# **ZenFlow AI: Real-Time Model Updating and Custom Monitoring Dashboard**

## **Project Overview**
ZenFlow AI is a sophisticated MLOps project designed to showcase real-time model updating and custom monitoring capabilities. The project integrates continuous model deployment with real-time monitoring to ensure optimal performance and timely updates.

### **1. Real-Time Model Updating Pipeline**
   * **Objective:** Automatically update and redeploy the model when new data is available, ensuring that the model remains accurate and relevant.
   * **Pipeline Steps:**
     * **Data Ingestion:** Implemented in the `check_new_data` step, this step periodically checks for new data, which triggers model retraining if data is detected.
     * **Model Training:** Implemented in the `train_model` step, where the Hugging Face model is retrained on the new data.
     * **Deployment:** Implemented in the `deploy_model` step, which redeploys the updated model to AWS SageMaker.
     * **Triggering Mechanism:** Currently, the pipeline is manually triggered, but can be extended with event-based triggers like AWS Lambda for automation.

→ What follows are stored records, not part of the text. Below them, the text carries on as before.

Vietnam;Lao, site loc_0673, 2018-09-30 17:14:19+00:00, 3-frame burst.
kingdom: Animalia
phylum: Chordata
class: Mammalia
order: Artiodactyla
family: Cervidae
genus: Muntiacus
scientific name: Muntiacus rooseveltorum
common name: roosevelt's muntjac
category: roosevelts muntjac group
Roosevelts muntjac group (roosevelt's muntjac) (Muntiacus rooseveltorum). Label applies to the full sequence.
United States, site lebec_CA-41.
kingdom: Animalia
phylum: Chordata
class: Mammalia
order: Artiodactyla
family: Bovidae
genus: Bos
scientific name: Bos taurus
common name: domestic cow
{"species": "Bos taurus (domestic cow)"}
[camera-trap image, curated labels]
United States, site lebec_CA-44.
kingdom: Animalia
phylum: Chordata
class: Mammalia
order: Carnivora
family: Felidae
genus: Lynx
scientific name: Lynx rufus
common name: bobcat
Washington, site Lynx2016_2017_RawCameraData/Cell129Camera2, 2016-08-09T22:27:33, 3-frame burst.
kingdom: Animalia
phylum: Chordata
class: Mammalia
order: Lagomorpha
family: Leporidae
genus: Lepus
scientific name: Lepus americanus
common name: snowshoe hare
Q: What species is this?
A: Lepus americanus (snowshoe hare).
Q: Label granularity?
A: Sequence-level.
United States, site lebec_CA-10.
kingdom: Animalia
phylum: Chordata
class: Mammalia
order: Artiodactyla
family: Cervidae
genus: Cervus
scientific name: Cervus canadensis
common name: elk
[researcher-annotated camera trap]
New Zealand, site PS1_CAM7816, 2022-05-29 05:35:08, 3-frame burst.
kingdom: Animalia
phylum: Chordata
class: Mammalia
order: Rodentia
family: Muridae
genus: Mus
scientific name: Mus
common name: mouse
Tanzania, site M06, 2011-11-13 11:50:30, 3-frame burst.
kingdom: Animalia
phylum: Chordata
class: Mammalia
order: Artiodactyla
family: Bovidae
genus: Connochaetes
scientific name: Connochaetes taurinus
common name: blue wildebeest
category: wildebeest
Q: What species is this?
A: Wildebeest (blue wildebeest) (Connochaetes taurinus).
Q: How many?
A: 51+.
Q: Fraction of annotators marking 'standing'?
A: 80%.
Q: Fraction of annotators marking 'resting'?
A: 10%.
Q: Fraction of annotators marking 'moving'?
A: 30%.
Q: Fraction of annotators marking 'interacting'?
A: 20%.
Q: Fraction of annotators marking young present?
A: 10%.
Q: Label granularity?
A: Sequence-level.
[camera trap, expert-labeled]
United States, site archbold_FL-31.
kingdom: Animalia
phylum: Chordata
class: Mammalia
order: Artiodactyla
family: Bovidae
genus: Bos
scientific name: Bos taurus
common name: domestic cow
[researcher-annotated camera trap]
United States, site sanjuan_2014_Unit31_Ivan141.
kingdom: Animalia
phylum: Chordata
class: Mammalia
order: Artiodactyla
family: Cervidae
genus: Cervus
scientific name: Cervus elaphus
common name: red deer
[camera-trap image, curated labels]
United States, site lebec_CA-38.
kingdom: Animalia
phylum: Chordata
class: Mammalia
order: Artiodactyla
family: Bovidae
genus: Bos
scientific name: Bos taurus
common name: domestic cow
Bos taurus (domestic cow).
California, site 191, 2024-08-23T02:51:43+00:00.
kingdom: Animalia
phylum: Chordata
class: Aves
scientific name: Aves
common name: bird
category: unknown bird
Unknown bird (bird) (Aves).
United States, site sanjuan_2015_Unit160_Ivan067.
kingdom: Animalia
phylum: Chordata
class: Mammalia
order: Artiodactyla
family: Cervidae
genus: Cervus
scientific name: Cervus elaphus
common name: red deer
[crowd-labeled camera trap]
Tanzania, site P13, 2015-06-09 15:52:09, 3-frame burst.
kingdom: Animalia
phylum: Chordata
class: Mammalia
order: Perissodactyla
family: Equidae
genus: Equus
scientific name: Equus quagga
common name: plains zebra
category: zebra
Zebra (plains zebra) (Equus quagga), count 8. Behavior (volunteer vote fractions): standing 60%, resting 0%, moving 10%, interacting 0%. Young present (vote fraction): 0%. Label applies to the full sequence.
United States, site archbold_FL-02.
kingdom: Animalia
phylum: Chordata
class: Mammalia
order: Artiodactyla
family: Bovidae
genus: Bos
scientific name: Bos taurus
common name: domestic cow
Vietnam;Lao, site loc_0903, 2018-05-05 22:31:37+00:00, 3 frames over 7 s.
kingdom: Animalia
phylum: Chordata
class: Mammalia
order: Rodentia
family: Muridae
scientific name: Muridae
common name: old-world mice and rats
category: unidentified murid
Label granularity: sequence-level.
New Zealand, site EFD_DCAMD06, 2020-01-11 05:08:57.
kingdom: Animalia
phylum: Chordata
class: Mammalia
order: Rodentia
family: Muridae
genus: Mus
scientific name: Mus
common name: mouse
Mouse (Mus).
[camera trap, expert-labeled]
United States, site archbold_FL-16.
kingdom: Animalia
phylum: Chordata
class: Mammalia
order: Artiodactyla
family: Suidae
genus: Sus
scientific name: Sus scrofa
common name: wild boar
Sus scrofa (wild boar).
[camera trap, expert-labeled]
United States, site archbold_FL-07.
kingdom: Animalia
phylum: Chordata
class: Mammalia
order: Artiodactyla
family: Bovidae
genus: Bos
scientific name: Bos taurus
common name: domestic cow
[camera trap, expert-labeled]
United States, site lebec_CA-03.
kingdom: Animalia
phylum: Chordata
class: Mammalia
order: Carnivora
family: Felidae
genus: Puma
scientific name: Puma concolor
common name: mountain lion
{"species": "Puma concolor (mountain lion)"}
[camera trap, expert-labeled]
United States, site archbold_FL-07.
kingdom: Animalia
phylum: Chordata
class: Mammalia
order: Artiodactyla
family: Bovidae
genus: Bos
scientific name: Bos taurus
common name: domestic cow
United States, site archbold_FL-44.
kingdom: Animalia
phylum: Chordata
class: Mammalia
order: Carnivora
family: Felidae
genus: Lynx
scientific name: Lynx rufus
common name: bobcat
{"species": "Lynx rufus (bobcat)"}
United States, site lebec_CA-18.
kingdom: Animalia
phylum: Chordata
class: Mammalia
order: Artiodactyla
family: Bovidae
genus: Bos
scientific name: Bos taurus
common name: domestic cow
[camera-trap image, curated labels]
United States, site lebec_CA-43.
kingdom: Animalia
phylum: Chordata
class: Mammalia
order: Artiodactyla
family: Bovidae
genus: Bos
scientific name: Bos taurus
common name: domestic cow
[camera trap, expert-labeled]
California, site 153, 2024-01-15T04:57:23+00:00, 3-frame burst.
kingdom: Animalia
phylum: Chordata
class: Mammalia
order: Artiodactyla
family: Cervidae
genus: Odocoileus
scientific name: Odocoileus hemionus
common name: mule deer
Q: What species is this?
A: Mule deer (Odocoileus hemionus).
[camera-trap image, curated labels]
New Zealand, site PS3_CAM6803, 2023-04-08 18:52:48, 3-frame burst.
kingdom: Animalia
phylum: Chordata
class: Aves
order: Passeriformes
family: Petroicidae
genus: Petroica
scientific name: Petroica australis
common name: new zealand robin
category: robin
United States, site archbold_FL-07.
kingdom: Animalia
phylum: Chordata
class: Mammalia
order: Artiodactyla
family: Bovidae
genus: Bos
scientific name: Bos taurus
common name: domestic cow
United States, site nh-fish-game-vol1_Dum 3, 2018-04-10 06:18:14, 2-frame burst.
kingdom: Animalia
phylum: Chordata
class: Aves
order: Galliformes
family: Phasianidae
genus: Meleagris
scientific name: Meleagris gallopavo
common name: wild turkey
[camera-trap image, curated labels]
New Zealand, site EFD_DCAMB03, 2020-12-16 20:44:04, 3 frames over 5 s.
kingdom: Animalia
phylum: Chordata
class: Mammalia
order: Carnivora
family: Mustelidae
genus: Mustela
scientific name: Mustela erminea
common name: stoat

### **2. Custom Monitoring Dashboard**
   * **Objective:** Provide real-time monitoring and alerting for the deployed model using a custom dashboard.
   * **Dashboard Components:**
     * **Monitoring Setup:** Integrated with AWS CloudWatch to gather real-time metrics like Latency and Invocation Errors.
     * **Dashboard UI:** Built using Streamlit, this dashboard visualizes the collected metrics to give insights into the model's performance.
     * **Alerting:** Alerts can be set up using AWS CloudWatch to notify when key performance indicators (KPIs) like model accuracy or latency deviate from expected thresholds.

---

### **Detailed Pipeline Steps**

#### **Data Ingestion Step (`check_new_data`)**
This step checks if new data is available for training. It acts as a trigger for the entire pipeline, ensuring that the model is only retrained when new data is detected.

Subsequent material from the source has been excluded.